The European Parliament says Le Pen, who is also an MEP as well as leader of France's National Front, incorrectly used the funds to pay an aide, Catherine Griset, who was based at the party's headquarters in Paris and not at the assembly, which meets in both Brussels and Strasbourg, eastern France.
The parliamentary source in Brussels, who asked not to be named, said the aim was not to punish Le Pen but to recover the funds involved.
Le Pen and her representatives had had "many occasions" to explain her position, the source said.
MEP salaries are paid on the 15th of each month, so the procedure could begin shortly, the source said, adding that it could amount to €8,000 euros per month when other parliamentary payments are included.
The source said parliament believes this is the normal procedure in such cases.

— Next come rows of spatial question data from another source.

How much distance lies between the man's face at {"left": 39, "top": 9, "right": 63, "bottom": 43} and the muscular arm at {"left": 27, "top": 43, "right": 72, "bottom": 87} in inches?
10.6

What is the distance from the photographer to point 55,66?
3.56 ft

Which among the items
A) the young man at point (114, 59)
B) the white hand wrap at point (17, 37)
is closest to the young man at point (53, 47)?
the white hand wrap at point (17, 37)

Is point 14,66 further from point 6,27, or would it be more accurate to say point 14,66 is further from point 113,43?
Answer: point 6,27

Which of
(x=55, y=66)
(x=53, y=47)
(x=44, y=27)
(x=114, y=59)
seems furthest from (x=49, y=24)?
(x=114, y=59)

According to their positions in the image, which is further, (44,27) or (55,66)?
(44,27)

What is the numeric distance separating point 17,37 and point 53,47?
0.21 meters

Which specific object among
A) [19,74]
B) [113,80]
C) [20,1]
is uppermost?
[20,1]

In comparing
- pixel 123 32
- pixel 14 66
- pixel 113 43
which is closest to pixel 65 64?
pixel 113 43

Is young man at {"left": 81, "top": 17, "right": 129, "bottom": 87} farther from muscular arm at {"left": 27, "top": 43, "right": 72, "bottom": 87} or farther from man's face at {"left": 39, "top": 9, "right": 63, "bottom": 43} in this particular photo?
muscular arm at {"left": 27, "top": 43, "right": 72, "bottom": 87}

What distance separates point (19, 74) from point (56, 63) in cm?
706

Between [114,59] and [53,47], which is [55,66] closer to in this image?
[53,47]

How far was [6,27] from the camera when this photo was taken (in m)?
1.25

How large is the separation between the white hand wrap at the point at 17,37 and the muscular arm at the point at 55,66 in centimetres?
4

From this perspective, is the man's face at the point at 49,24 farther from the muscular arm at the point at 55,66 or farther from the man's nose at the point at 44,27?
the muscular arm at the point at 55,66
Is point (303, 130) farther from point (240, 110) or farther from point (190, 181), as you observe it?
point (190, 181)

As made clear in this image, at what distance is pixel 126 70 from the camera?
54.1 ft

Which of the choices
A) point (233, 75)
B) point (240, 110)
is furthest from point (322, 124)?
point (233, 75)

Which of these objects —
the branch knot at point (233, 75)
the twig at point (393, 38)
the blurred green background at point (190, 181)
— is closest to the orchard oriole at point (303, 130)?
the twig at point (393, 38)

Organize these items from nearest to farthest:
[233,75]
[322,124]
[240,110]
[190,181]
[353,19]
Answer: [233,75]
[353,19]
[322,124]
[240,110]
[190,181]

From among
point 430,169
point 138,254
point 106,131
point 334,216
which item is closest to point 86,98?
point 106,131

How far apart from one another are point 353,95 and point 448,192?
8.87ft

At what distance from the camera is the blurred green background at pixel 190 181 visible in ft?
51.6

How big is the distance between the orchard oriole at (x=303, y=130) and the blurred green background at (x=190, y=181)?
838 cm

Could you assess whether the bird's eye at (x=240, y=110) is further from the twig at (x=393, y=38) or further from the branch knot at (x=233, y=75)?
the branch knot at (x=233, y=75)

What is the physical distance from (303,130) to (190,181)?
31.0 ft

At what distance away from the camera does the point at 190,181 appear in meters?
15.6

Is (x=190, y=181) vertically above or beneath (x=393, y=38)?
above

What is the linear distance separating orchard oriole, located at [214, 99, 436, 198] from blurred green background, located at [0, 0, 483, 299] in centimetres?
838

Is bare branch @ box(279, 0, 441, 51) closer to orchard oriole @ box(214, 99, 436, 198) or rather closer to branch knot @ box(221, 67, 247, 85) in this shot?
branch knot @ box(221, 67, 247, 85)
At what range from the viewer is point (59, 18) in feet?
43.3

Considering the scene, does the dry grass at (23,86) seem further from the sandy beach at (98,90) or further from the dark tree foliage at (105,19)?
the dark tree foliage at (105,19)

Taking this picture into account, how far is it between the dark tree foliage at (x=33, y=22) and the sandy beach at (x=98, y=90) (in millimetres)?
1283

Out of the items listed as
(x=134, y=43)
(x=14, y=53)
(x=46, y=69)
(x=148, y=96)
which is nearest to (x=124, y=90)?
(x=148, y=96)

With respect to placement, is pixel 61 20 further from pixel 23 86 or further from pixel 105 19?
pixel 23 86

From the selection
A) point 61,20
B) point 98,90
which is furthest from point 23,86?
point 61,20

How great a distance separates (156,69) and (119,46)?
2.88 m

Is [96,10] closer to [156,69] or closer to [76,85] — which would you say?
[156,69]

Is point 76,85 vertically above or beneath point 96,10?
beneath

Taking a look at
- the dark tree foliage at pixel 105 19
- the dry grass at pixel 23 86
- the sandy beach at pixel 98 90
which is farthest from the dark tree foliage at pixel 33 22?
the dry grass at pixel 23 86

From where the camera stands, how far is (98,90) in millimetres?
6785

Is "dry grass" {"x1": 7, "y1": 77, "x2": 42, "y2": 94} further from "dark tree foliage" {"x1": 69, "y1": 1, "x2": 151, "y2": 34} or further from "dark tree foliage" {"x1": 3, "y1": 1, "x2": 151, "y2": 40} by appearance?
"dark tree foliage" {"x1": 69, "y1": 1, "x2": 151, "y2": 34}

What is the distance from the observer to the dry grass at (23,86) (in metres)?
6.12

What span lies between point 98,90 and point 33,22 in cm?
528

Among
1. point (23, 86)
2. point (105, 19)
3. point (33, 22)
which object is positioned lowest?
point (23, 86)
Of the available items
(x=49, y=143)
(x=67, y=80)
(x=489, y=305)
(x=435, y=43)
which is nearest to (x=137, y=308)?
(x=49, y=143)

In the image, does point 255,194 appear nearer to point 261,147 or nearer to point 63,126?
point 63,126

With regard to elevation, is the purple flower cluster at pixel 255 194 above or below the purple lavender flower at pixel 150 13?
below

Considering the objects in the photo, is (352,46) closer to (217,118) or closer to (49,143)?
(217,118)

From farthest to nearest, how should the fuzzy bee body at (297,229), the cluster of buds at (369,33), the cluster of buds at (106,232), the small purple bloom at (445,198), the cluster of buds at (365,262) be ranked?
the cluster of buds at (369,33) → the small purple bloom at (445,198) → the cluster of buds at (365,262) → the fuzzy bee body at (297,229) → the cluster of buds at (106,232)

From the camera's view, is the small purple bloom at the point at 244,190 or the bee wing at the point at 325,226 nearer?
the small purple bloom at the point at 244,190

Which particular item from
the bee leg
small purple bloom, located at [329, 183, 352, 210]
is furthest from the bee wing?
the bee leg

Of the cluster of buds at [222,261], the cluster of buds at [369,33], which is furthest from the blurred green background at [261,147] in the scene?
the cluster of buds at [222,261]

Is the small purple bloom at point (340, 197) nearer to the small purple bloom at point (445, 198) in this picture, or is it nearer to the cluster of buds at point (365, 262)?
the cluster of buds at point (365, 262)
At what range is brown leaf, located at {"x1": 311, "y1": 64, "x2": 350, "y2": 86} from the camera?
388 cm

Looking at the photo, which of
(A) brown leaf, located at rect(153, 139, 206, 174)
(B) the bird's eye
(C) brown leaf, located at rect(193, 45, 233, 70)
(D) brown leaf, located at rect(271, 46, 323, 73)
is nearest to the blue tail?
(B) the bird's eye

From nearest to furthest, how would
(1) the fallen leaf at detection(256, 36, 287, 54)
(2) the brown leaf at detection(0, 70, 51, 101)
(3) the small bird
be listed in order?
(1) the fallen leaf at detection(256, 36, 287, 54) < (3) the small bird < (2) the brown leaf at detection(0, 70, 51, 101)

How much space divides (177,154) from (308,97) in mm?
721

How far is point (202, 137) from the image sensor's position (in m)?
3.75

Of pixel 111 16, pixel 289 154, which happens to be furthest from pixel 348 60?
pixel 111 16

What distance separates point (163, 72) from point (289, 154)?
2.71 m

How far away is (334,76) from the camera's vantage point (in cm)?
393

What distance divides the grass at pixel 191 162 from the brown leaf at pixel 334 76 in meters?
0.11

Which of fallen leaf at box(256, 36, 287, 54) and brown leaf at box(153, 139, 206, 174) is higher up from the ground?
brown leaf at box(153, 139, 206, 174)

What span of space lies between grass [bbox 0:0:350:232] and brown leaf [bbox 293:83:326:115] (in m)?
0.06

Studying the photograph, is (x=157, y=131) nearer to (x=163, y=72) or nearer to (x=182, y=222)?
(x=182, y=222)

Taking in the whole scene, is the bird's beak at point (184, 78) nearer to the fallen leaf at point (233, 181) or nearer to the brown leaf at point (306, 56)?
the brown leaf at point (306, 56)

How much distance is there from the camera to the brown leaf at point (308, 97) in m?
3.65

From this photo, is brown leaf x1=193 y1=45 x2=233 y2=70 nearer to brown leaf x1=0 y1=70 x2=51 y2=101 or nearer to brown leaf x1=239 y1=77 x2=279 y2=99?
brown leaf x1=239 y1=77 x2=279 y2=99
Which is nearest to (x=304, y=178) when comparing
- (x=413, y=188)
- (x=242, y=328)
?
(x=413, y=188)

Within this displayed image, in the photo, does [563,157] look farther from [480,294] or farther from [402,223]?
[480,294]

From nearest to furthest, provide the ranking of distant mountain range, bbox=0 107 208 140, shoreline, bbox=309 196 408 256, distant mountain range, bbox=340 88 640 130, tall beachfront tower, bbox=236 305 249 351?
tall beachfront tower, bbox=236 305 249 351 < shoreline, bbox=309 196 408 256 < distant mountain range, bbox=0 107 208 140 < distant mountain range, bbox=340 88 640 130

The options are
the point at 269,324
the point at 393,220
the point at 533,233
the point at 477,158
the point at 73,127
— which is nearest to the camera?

Griset was employed by the National Front as an "accredited assistant" between 2010 and 2016.
The European Parliament is also looking into more than €41,500 paid to Thierry Legier, who is Le Pen's bodyguard.
Le Pen told AFP Tuesday she had never received the money and compared the case with allegations that her conservative challenger in the presidential election, Francois Fillon, paid his wife and children around €900,000 for "fake jobs" as parliamentary assistants.
"To repay the money, I would have had to receive it in the first place, but I am not Francois Fillon," she said.
"Furthermore, I formally contest this unilateral and illegal decision," Le Pen added.
National Front treasurer Wallerand de Saint-Just confirmed Tuesday that Le Pen had refused to repay the funds.